[Short exercise a]:
Answer these questions about the forum thread below on the air-filled sack:
(i) What letter stands for the sack's circumference?
(ii) In the reply, what does P turn out to be?
(iii) In the reply, the extra force from the floor is equal and opposite to what?
## begin Quoted passage
There is a empty sack on the floor which area of density is s(the sack's) and air can't go through it's surface.
Sack's circumference is L and length l(so when it's filled with air it's like a sausage, also l>L)
Inside the sack is overpressure( p. Air density is meager and free-fall acceleration is g.
Define the length of contact(c) between sack and the floor.
Answer is:
The pressure at the floor P = p + sg, hence sLg=(p+sg)c and on and on(I can handle the rest)
But I don't understand the meaning of the P = p + sg. I thought it like how does the overpressure inside "the box" affect to the floor. And then there is that devil sg.
Could somebody explain that P part, please?

RKJP, I think I understand your question. At first I thought you meant that P was the pressure exerted on the floor. In that case, the answer doesn't make any sense at all. Then I realized that P is simply the net pressure inside the sack when it is in contact with the floor.

The overpressure within the sack is p. That means that if the sack was just floating in the air, any point on its interior surface would be experiencing an outward pressure p. In the case at hand, however, there is an additional force acting on part of the sack. That additional force comes from the floor, and it's equal and opposite to the weight of the sack, mg. This upward force from the floor causes the sack to collapse somewhat, forming a flat spot on the floor, thereby decreasing its volume and correspondingly increasing the interior pressure until an equilibrium is reached. Since the new equilibrium pressure, P, is exactly counteracting the weight of the sack, P must be equal to the original pressure, p, plus the additional pressure due to the weight of the sack. That additional pressure is the weight, mg, divided by the surface area, A. So P = p + mg/A = p + sg.

Aaah... Now I understand...
Thanks
## end Quoted passage
## begin Provided information
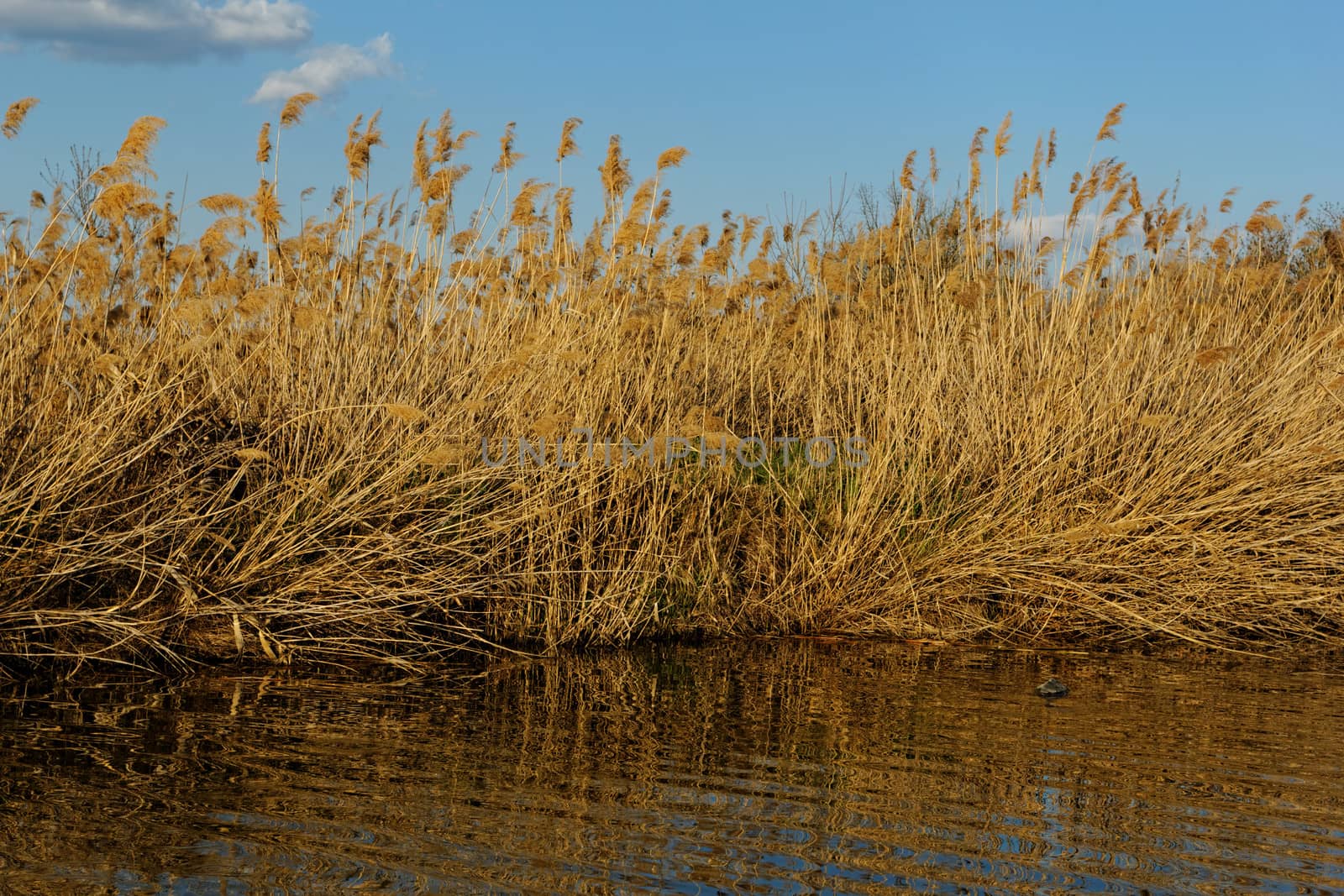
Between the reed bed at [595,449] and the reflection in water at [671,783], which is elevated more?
## end Provided information
## begin Provided information
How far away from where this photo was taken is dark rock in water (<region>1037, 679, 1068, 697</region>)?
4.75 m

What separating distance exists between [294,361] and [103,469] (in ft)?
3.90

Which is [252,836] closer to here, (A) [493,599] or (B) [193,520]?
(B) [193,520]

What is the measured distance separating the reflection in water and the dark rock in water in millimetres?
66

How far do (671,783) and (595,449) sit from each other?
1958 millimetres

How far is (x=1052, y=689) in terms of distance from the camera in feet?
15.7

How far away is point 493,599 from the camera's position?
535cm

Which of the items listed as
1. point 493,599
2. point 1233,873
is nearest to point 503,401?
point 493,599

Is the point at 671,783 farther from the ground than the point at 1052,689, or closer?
## end Provided information
[Short exercise b]: Convert the rows above, from the line with "Which is [252,836]" up to and including the line with "1958 millimetres", into a JSON list of strings, one string per line, leaving out blank lines.

[Expected answer a]:
(i) L
(ii) The net pressure inside the sack when it is in contact with the floor.
(iii) The weight of the sack, mg.

[Expected answer b]:
[
  "Which is [252,836] closer to here, (A) [493,599] or (B) [193,520]?",
  "(B) [193,520]",
  "What is the measured distance separating the reflection in water and the dark rock in water in millimetres?",
  "66",
  "How far do (671,783) and (595,449) sit from each other?",
  "1958 millimetres"
]